From the Archives, 1952: “Little Digger” Billy Hughes dies

First published in The Age on October 29, 1952

COLLEAGUES PAY THEIR TRIBUTE

Moving References to Mr. Hughes

CANBERRA, Tuesday – Moving tributes were paid to the late Mr. W. M. Hughes in the Senate and House of Representatives today before both Houses adjourned until tomorrow as a mark of respect.

Prime Minister Billy Hughes standing with a crowd in Sydney on his return from the Paris Peace Conference in 1919.Credit:The Age Archives

“I find it most difficult to realise that this is the first day in the history of the Federal Parliament in which William Morris Hughes has not sat as a member,” the Prime Minister, (Mr. Menzies) said in the House of Representatives.

Members of both Houses, with heads bowed in silence, carried motions expressing deep regret at the death of Mr. Hughes and tendering sympathy to his widow and family. The public galleries of the House of Representatives were crowded to overflowing. Announcing the death of Mr. Hughes in the House, Mr, Menzies said it was very seldom it could truthfully be said that a man was as well-known outside his own country as inside it.

“But I think,” he said, “it can be said that William Morris Hughes was as well-known outside Australia as inside Australia.
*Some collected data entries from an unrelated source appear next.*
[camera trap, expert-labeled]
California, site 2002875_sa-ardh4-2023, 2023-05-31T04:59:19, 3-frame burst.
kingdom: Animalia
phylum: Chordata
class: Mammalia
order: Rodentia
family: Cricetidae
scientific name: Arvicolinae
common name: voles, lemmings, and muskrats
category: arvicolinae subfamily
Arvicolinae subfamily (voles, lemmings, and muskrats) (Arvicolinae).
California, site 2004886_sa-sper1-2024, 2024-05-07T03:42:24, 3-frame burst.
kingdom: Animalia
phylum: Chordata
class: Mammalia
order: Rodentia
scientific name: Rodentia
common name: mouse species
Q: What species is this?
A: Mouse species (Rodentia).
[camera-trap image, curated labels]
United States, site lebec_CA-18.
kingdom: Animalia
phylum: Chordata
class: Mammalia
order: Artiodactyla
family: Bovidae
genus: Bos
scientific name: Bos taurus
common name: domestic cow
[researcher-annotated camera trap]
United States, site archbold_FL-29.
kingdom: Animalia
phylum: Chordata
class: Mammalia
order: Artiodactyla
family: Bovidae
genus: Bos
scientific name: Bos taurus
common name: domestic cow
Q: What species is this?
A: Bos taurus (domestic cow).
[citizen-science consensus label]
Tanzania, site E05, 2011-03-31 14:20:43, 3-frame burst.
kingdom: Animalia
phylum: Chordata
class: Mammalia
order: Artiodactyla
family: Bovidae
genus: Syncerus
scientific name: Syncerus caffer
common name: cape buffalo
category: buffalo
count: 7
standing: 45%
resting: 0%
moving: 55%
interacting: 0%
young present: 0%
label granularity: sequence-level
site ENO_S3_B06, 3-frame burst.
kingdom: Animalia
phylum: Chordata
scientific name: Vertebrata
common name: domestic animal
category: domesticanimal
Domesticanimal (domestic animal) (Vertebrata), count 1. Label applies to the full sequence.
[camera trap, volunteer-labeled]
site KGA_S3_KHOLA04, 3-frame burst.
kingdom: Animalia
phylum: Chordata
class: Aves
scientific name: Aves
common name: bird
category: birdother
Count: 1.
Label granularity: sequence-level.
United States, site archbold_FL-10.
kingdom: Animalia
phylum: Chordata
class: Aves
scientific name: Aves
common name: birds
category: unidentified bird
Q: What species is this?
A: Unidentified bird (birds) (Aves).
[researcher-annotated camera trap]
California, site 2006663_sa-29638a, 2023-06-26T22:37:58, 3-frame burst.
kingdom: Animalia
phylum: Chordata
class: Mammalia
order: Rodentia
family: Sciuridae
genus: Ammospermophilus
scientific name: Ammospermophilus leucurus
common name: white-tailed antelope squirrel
“He represented our country at the Versailles peace conference in 1919, and it will never be forgotten that at that conference he conducted a magnificent and successful battle for Australia to have a mandate over New Guinea, a matter which has proved historically significant.

Former Australian Prime Minister William Hughes votes in a referendum in 1937.Credit:ALEC IVERSON

“With the late Sir Joseph Cook, he signed the peace treaty of Versailles for Australia.

“I am a little comforted to remember – and I am sure all members are – that only a few days ago while he was with us, we did honor to our most distinguished friend and colleague in this House (Hear, hears.)

“It will always comfort me to know that while he was still with us, and in possession of all his breezy, witty and devastating characteristics, in this building we sat down at dinner with him and honored him from our hearts on his birthday.

The procession of the funeral service for former Australian Prime Minister William Morris Hughes in SydneyCredit:Frank Burke

“I am glad we had our opportunity of saying things about him while he was alive.

“The other thing I would like to say about him is the most remarkable duality about his career.

“Here was a man born and bred in Wales, who became the most distinguished Australian of his time.

“Here was a man who, beginning his industrial career as what we should now call a militant unionist, became one of the greatest champions of constitutionalism in the industrial field.

“Here was a man who was beyond question one of the great founders of the modern Labor party, who lived long enough to find himself the leader, and, indeed, the Prime Minister, in a camp opposite to which the Labor party sat.

“Here is a man who, in World War I, was Prime Minister of Australia, and who, by his voice and spirit and fire, shook the whole of Great Britain in the darkest hours of that war.

“And in World War II, at a time when most men might have been writing their memoirs or thinking of the past, he found himself once more a Minister, a member of the War Cabinet and a member of the War Council.

“He was a little man, a wisp of a man, who had the most tremendous personality, able to assert himself over vast multitudes of people. He did it.

“If you agreed with him or did not, and it would be perfectly easy to do both, you knew he had a patriotism and a fire, an eloquence, and a pungent wit which I have seldom seen equalled and never seen surpassed.”

Mr. Menzies said every member of the House knew, and had a great affection for, Dame Mary Hughes, and all would wish that he, as Prime Minister, should convey to her on behalf of the Parliament every member’s warm good will and deep sympathy on the occasion which to her, as to all members, must seem like the closing of an epoch.

Mr. Menzies then moved the motion expressing the regret and sympathy of the House.